Eflornithine 13.9% cream
Eflornithine (α-difluoromethylornithine, DFMO; trade name Vaniqa in the US and several EU markets) is the only FDA-approved topical that slows unwanted facial hair growth. It is an irreversible inhibitor of ornithine decarboxylase (ODC), the rate-limiting enzyme converting ornithine to putrescine and the downstream spermidine and spermine polyamines. Polyamines are required for keratinocyte proliferation in the hair matrix; blocking them slows the shaft growth rate without destroying the follicle. Pivotal Phase 3 data (Shapiro & Lui 2001; Balfour & McClellan 2001) gave about 32-38% "marked improvement" on Physician's Global Assessment at 24 weeks versus about 8-9% with vehicle, with effect detectable by week 8. Stopping eflornithine returns growth to baseline within about 8 weeks. Sources: Shapiro & Lui 2001, PMID 11511817; Balfour & McClellan 2001, PMID 11705094; Vaniqa FDA label 2000. Confidence: C1.
Eflornithine is additive to laser rather than competitive with it. Hamzavi et al 2007, JAAD, PMID 17482708 ran a split-face RCT of 54 women with facial hair and found laser + eflornithine achieved faster clearance and higher success rates at 34 weeks (93.5% vs 67.9%). For short-term hair removal specifically, eflornithine reduces the visible regrowth rate between shave, wax, or thread sessions, which is perceived by users as "sessions lasting longer" rather than as any change in the follicle itself. It is wrong-direction for transmasculine beard growth; applying it to a growing beard would slow it down. Confidence: C1.

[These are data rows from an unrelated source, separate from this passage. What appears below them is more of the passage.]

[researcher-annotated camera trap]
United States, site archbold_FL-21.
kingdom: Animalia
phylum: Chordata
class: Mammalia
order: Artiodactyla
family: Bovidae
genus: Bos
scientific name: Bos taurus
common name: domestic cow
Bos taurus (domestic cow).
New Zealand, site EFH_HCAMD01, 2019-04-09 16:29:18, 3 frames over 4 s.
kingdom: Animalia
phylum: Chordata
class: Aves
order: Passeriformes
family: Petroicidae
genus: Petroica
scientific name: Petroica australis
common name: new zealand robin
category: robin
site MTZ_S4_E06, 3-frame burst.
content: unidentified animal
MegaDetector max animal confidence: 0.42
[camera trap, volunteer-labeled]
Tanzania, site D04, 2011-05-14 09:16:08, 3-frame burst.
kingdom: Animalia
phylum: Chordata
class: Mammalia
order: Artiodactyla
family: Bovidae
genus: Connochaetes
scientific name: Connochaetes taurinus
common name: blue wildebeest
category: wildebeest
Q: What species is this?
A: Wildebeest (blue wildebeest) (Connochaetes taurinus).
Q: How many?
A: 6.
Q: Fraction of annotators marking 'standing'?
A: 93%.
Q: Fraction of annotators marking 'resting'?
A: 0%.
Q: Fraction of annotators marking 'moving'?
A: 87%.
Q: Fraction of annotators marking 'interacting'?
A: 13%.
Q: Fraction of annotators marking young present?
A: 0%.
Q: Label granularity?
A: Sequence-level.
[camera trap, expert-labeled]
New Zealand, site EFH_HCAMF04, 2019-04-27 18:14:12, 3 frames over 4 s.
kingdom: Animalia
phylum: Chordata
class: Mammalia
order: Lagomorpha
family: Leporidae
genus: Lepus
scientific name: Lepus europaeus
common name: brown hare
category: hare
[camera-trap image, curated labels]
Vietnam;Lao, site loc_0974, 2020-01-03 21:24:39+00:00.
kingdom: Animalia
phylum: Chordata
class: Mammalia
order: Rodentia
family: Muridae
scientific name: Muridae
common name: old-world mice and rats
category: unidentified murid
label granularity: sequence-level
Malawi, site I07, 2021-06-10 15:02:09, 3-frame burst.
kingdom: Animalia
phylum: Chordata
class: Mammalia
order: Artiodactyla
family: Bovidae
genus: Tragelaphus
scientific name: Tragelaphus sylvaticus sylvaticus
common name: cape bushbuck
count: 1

What the endocrine layer does and does not do
The short version is that hormonal modulation reduces how often the short-term methods are needed and how much new substrate they have to fight against, but it does not remove established terminal follicles. Laser or electrolysis is still required for definitive clearance. A reasonable reading is to treat hormonal management as the backdrop that makes short-term methods feel effective rather than futile, and to treat permanent methods as the only way to subtract terminal follicles from the field. Sources: WPATH SOC 8; Endocrine Society hirsutism 2018; Hembree 2017 Endocrine Society trans. Confidence: C2.